Torch models¶
Getting started¶
A model might be used for training or inference. In both cases you need to specify a model config and a pipeline.
A typical minimal config includes inputs
and initial_block
sections:
model_config = {
'inputs': dict(images={'shape': (128, 128, 3)},
targets={'classes': 10}),
'initial_block/inputs': 'images'
}
A minimal training pipeline consists of init_model()
and train_model()
:
pipeline = my_dataset.p
.init_variable('loss')
.init_model('dynamic', MyModel, 'my_model', model_config)
.train_model('my_model', B('images'), labels=B('labels'), fetches='loss', save_to=V('loss'))

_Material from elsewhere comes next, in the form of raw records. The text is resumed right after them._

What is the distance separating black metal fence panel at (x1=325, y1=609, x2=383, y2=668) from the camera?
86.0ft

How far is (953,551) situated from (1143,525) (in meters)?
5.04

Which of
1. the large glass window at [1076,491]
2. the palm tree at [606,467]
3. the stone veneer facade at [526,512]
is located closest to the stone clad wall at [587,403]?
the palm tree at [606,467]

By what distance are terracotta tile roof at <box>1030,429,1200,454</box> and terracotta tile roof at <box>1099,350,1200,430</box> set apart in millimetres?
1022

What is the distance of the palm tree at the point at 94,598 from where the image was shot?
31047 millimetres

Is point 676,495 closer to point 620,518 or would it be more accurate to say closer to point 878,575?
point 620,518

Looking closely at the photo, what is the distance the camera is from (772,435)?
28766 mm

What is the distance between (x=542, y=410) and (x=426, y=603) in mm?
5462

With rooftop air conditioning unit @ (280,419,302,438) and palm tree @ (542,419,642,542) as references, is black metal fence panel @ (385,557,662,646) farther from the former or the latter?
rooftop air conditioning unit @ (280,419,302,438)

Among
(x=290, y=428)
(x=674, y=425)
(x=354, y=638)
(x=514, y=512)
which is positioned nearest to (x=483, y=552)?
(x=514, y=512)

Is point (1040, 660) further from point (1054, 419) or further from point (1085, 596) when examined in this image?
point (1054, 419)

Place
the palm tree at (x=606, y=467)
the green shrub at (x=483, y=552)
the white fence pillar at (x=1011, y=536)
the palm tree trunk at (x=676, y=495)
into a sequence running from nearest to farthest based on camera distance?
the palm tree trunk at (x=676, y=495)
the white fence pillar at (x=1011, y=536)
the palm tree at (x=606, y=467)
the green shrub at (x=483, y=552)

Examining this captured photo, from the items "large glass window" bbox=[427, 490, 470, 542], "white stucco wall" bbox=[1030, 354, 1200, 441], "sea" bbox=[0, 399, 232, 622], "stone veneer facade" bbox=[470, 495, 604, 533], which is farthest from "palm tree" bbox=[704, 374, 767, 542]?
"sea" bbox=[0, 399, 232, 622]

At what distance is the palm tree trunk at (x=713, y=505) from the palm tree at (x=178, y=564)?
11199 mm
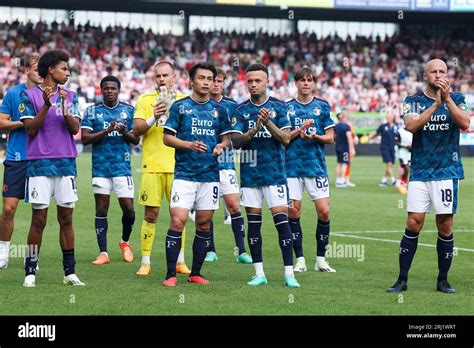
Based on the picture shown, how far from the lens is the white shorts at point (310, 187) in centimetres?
1244

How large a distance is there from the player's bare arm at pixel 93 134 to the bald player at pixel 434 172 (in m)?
3.98

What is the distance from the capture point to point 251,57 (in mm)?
55344

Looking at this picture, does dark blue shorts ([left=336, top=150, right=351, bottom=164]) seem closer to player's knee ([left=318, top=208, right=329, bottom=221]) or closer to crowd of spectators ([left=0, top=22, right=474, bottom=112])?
player's knee ([left=318, top=208, right=329, bottom=221])

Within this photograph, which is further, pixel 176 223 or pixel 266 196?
pixel 266 196

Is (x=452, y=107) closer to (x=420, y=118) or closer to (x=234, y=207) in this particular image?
(x=420, y=118)

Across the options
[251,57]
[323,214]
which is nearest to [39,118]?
[323,214]

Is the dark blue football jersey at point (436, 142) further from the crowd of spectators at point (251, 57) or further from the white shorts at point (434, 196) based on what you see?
the crowd of spectators at point (251, 57)

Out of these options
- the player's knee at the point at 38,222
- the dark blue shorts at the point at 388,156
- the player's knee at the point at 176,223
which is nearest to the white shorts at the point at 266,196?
the player's knee at the point at 176,223

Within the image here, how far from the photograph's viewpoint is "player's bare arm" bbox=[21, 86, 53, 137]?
9977 mm

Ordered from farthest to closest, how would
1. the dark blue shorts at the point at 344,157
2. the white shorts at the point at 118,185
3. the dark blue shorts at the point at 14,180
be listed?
the dark blue shorts at the point at 344,157 < the white shorts at the point at 118,185 < the dark blue shorts at the point at 14,180

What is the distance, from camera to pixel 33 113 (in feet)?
34.2

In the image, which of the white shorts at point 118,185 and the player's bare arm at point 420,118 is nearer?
the player's bare arm at point 420,118

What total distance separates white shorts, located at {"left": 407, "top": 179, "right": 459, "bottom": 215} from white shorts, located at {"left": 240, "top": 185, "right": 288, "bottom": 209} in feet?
4.70

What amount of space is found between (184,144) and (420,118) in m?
2.51
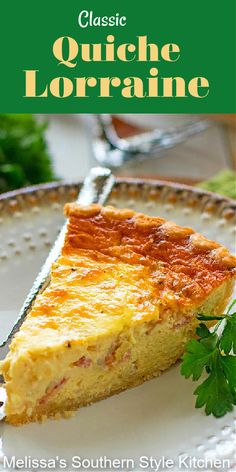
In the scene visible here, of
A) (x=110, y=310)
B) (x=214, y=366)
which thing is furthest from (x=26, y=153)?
(x=214, y=366)

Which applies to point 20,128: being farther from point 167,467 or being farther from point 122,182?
point 167,467

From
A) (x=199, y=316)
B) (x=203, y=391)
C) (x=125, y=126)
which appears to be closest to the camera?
(x=203, y=391)

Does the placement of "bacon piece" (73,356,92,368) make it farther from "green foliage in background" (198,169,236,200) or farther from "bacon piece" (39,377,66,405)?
"green foliage in background" (198,169,236,200)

.run(BATCH_SIZE, shuffle=True, n_epochs=5)
To create an inference pipeline replace train_model
with predict_model()
.
A pipeline can also load()
a pretrained model which was previously saved to a disk:
model_config = {
'build': 'first',
'load': dict(path='/path/to/model'),
}
pipeline = my_dataset.p
.init_variable('loss')
.init_model('dynamic', MyModel, 'my_model', model_config)
.predict_model('my_model', B('images'), fetches='predictions', save_to=V('predictions'))
.run(BATCH_SIZE)
Note that you can indicate through ‘build’ option whether a model needs to be created or updated by calling build()
.
Most often than not ‘build’ should be False (which is a default value), but sometimes it might be convenient
to create the model before loading or change it after loading.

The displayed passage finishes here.